----- Исходные данные -----

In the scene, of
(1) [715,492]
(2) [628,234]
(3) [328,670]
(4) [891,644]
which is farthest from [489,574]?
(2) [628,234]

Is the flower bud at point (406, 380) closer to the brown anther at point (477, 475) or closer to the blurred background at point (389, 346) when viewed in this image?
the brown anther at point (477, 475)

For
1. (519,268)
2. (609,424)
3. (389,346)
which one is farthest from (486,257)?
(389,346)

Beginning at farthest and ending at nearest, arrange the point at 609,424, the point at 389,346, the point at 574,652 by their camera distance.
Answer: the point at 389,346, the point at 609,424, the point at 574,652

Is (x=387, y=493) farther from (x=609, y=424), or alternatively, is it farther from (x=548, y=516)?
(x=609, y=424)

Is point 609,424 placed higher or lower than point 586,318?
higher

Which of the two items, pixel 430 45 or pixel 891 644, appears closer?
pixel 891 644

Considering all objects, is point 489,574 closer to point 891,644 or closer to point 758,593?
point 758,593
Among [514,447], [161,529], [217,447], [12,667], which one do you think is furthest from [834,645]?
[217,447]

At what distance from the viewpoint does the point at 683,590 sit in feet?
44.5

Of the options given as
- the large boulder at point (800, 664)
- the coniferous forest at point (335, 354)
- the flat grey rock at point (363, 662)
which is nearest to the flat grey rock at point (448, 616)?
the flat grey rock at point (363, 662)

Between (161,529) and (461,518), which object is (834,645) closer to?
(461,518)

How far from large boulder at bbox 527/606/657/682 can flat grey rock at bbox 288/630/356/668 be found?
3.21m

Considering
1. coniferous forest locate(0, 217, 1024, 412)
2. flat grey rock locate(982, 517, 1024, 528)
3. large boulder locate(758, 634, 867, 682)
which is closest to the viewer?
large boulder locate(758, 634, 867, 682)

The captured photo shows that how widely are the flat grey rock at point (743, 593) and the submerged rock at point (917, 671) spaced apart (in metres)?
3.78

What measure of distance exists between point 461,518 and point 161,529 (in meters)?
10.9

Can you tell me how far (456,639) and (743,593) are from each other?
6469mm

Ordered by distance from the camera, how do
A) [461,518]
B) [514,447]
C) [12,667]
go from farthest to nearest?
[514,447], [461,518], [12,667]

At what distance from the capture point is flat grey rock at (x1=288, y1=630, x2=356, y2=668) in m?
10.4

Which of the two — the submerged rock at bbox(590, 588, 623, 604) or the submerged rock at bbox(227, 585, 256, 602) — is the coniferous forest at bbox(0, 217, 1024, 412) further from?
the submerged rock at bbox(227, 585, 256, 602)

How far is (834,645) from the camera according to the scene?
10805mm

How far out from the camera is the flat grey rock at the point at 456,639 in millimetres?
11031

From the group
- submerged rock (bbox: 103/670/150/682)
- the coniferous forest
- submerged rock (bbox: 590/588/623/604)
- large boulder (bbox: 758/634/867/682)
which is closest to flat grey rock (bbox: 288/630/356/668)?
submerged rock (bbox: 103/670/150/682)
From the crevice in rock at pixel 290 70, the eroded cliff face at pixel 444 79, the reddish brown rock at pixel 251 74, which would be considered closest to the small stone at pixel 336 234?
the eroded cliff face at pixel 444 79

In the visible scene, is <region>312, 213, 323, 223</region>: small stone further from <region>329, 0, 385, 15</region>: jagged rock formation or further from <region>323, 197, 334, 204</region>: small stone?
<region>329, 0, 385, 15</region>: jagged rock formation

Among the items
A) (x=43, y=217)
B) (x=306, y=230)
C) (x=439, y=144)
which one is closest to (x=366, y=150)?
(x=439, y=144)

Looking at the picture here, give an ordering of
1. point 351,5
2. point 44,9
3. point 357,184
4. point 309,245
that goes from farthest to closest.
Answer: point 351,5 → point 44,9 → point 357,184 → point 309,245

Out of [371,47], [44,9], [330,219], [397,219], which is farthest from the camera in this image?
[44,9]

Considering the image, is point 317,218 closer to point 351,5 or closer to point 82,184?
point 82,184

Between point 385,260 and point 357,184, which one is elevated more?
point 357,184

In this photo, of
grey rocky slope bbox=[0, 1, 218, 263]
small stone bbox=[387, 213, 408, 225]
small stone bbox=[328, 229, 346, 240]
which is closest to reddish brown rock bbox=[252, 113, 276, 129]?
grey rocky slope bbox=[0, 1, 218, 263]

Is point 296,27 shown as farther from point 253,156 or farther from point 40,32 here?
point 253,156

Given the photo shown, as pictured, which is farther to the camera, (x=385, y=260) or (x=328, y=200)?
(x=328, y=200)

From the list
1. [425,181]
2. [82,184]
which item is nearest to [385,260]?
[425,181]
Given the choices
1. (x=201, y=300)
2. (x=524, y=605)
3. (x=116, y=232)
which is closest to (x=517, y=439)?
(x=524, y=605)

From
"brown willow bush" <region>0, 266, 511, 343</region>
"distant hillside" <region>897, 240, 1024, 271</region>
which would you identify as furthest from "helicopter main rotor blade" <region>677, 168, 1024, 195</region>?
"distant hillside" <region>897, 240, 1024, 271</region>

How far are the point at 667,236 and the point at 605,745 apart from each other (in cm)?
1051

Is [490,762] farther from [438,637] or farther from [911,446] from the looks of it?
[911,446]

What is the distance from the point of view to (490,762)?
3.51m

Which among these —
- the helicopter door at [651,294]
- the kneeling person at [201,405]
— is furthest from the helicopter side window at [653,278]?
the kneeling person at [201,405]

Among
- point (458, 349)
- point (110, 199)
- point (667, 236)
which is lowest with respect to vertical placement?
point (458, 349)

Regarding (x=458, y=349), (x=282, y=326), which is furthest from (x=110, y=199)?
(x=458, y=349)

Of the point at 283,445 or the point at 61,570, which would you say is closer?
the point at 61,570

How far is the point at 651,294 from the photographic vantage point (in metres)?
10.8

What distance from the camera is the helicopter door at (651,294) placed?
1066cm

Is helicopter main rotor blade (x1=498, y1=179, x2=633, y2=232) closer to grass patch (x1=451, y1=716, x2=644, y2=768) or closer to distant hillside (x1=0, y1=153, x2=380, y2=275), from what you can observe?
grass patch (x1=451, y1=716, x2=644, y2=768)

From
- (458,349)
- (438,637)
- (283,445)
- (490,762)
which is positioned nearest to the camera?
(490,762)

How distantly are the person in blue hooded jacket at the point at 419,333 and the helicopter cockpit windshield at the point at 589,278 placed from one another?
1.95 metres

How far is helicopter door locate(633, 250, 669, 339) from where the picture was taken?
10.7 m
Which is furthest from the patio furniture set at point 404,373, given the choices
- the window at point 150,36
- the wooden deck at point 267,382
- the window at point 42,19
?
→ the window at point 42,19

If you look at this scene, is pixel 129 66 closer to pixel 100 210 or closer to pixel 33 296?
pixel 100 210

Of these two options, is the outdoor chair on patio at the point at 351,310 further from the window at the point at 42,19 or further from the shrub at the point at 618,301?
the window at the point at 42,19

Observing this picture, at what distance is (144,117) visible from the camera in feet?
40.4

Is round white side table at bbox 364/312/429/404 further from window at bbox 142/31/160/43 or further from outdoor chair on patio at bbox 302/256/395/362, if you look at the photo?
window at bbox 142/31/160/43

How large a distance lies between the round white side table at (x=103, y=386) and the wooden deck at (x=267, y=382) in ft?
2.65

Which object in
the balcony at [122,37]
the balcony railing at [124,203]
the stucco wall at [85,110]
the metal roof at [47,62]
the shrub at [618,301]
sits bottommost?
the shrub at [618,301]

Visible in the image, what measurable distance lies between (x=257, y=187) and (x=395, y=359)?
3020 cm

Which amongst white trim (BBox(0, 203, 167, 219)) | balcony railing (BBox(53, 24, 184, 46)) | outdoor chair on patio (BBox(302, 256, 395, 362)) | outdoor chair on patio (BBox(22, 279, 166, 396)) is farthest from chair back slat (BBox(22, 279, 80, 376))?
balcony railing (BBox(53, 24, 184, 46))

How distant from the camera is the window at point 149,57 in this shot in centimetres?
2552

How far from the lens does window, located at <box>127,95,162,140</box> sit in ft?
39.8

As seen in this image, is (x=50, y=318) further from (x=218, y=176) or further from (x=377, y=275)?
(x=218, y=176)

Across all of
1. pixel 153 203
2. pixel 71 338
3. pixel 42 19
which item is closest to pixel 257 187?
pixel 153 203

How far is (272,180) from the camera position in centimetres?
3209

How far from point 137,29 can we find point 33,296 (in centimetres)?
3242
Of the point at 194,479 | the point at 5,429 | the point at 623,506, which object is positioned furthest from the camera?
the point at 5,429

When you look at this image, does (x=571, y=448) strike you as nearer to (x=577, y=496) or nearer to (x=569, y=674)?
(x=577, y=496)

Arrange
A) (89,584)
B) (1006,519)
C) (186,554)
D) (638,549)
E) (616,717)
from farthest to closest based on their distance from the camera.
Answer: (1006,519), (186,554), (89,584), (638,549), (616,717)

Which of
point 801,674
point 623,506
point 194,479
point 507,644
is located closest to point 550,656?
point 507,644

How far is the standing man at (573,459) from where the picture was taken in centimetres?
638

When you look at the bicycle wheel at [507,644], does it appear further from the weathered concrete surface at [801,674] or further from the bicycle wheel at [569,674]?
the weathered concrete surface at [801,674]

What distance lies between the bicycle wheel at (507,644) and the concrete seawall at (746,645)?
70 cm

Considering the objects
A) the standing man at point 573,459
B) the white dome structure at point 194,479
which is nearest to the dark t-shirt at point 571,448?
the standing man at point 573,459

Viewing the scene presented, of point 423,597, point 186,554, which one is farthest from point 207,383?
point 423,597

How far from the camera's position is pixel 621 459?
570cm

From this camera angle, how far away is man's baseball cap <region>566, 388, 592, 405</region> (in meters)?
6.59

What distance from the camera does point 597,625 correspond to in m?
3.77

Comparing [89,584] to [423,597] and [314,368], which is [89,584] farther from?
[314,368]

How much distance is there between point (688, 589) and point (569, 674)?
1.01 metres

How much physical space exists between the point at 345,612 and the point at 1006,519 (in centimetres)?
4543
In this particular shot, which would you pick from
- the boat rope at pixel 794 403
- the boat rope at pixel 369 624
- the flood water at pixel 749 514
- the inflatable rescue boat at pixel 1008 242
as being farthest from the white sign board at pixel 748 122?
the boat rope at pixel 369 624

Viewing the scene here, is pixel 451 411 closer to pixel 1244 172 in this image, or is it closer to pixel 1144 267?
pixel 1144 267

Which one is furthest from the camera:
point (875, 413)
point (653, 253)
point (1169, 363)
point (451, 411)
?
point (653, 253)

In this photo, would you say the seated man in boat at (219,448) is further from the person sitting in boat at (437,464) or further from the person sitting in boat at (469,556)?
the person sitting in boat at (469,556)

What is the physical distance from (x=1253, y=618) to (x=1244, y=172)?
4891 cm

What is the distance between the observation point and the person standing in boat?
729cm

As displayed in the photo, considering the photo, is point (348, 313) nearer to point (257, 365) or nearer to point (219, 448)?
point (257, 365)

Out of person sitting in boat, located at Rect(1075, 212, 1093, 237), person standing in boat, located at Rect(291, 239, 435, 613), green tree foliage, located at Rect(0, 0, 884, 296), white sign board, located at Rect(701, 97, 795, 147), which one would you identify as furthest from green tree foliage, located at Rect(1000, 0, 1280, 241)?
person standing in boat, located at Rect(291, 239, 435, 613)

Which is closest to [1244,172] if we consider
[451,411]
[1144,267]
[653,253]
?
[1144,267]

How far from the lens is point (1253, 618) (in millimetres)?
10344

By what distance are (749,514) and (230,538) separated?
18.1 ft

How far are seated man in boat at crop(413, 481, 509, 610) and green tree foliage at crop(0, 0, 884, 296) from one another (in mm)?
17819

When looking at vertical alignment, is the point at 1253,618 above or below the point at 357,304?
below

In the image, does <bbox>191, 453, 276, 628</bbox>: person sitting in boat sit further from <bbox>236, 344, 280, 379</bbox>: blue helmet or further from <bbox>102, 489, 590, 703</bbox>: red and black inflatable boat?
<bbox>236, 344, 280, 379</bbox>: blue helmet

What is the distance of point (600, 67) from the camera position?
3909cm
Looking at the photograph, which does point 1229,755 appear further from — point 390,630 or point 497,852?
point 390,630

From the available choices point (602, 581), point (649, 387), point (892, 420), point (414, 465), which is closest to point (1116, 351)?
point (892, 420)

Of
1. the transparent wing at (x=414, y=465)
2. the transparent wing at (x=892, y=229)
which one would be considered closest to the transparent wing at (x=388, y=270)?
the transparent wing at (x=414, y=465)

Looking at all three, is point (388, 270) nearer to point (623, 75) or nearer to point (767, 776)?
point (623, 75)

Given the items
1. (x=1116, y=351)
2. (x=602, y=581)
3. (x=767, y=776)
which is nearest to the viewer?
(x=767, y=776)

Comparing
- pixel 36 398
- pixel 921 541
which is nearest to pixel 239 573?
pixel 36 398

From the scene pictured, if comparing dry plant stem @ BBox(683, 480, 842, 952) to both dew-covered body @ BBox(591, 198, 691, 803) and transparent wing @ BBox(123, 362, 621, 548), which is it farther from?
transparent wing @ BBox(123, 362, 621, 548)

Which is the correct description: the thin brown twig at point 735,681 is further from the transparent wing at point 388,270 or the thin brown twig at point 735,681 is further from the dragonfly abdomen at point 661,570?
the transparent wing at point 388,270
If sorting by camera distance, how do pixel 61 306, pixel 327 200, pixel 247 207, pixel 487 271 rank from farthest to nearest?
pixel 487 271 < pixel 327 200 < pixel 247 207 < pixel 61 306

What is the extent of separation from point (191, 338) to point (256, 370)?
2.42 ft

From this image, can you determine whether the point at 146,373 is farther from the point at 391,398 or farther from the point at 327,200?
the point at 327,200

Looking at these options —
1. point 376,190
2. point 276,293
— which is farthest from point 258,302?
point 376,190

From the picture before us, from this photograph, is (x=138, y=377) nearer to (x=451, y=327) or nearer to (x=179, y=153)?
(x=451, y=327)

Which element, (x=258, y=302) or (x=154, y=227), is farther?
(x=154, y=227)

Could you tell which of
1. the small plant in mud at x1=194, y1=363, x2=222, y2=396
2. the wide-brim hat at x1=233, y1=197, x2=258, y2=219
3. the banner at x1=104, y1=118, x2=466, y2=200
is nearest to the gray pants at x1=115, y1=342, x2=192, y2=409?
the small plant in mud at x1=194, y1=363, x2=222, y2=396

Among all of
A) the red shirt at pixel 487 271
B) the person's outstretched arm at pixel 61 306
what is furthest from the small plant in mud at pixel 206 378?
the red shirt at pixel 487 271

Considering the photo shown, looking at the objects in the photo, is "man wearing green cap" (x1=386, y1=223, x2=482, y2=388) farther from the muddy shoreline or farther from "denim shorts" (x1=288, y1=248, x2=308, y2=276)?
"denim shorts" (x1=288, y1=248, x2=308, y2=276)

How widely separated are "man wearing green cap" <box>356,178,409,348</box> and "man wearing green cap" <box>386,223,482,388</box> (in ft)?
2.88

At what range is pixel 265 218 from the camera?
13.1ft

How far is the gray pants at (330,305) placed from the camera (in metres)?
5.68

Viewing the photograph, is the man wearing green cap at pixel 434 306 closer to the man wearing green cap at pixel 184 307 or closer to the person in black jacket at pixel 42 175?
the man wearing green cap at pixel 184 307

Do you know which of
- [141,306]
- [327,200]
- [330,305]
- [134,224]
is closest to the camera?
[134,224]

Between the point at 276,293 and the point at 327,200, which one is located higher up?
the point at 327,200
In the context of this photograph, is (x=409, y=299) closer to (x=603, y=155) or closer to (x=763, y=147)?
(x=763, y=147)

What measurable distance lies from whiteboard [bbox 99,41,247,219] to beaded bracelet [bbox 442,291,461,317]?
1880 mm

-----

**Поставленная цель**:
Перепишите все строки записей, начиная со строки с "Can you tell" и вниз до строки с "[514,447], [461,518], [12,667]" включительно, заменив "camera" на "viewer". Всё остальное оставьте без изменений.

**Решение задачи**:
Can you tell me how far (456,639) and (743,593) are from each other?
6469mm

Ordered by distance from the viewer, how do
A) [461,518]
B) [514,447]
C) [12,667]
go from farthest to nearest?
[514,447], [461,518], [12,667]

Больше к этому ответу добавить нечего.